What was going to be left of him after the team was knocked out and the season ended? He had no idea which parts of him would stay standing and which would simply fall apart.

For the rest of his life, he would be an ex-something, defined not by his present but by what he had once done.

“Auston?”

The voice startled him, and his head whipped around. Chase stood in the gloom, backlit faintly by the light coming from their room.

The bubbling panic that had been clawing its way up Auston’s lungs fell away.

There stood Auston’s future, barefoot and swamped by one of Auston’s T-shirts, eyes sleepy and mouth soft.

“Hey,” Auston whispered, sitting up.

Chase padded closer, running a hand through Auston’s hair as soon as he was near enough. Auston tilted his head on the back of the couch, blinking up at his mate.

Chase’s scent filled him, a balm.

“Let’s go to bed, yeah?” Chase murmured.

Auston nodded. He hauled himself up, letting Chase wrap him in his arms as soon as he walked to the other side of the couch. Auston leaned down for a short, sweet kiss.

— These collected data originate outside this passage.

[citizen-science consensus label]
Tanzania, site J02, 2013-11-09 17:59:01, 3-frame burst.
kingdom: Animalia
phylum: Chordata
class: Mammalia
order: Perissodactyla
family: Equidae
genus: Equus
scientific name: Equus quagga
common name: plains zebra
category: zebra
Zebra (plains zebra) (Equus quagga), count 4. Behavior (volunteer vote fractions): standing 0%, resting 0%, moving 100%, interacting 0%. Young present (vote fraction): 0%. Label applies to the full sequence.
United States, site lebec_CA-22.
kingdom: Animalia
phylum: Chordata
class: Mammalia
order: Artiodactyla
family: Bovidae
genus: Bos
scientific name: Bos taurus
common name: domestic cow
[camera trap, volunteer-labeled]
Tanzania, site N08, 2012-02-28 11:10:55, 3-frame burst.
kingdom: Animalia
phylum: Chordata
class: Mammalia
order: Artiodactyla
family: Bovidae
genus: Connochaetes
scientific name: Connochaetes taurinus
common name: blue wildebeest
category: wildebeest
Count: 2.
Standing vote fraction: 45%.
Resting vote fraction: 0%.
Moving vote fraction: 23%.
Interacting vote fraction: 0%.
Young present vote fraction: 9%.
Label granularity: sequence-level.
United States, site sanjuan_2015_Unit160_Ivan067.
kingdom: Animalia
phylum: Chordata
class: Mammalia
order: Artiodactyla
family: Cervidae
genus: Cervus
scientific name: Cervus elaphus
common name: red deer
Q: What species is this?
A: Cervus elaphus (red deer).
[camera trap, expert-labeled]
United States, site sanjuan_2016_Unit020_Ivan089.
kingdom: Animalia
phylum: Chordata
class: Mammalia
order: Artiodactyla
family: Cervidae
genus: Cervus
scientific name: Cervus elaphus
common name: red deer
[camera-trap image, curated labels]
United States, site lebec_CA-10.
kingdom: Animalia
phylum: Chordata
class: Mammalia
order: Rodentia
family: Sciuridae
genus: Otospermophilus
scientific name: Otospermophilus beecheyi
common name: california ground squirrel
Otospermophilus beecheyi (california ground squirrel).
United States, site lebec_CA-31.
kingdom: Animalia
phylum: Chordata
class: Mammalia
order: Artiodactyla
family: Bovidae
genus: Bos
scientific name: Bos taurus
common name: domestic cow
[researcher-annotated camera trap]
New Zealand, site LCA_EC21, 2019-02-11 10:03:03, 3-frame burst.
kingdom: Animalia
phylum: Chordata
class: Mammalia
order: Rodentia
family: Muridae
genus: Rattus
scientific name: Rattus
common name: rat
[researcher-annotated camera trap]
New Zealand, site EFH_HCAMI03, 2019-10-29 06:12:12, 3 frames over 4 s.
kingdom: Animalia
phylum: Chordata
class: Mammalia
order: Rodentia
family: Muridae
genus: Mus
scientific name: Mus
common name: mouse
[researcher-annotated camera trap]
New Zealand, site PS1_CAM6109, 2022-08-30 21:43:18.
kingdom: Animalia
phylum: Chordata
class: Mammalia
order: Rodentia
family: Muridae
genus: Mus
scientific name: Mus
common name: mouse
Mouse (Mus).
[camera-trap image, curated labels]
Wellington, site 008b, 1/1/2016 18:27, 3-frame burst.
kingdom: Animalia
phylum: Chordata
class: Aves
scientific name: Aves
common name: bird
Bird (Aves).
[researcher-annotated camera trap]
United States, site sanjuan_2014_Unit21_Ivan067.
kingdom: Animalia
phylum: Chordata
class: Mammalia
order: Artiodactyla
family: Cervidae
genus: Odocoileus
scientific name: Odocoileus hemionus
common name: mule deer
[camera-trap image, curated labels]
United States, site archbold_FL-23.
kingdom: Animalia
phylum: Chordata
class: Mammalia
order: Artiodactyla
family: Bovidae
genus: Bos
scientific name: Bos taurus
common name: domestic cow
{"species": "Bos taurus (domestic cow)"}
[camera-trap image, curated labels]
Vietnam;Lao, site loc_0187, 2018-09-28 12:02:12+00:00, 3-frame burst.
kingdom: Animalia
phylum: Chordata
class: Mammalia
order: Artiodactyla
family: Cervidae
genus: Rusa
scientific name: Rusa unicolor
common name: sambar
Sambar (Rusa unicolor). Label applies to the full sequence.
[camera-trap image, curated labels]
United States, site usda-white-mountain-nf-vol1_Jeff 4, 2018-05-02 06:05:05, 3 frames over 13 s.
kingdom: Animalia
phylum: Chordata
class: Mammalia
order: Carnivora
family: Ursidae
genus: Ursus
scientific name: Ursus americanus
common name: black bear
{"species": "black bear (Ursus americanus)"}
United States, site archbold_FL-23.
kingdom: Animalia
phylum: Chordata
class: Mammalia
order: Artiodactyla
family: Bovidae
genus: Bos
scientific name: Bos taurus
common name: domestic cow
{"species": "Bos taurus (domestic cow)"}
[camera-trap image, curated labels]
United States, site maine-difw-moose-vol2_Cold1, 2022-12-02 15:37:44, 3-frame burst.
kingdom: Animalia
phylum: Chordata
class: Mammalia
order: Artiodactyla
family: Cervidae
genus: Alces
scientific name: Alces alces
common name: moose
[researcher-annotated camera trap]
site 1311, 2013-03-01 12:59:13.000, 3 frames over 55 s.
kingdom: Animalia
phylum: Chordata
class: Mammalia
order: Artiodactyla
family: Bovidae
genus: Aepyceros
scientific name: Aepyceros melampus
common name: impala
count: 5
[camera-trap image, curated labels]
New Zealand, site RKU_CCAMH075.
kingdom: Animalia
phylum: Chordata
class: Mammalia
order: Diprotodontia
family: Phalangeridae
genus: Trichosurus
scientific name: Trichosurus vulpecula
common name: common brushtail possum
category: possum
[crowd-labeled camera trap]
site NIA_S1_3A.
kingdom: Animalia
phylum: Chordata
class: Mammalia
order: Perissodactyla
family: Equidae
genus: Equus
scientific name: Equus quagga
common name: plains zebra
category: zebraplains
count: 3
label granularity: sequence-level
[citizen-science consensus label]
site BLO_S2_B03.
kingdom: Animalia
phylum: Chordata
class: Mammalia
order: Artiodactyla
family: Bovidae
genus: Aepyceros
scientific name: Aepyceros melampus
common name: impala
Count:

Maybe the future wouldn’t be so scary.

Not if it was just like this.

***

If being a hockey player had taught Auston one thing, it was that wanting something didn’t mean you would get it.

There were times when, no matter how hard you worked for something, no matter how desperately every aching inch of your body longed for victory, you still might just…lose.

It wasn’t the last game of the season, but it might as well have been. If they lost this match-up, the New Orleans Spirits would be mathematically eliminated from getting to the playoffs—no matter if they won the rest of their games and the next-in-line to the wild-card spot lost them all, they still wouldn’t be able to make up the difference.

Auston sat on the bench in his stall during second intermission. They were playing well against the Denver Leopards, were tied 2-2. Noah and Sammy were chatting. Koa, the goalie, had a towel over his head, tuning everybody out. Jimmy was re-taping his stick. Chase had his eyes shut, but he didn’t smell acrid with anxiety.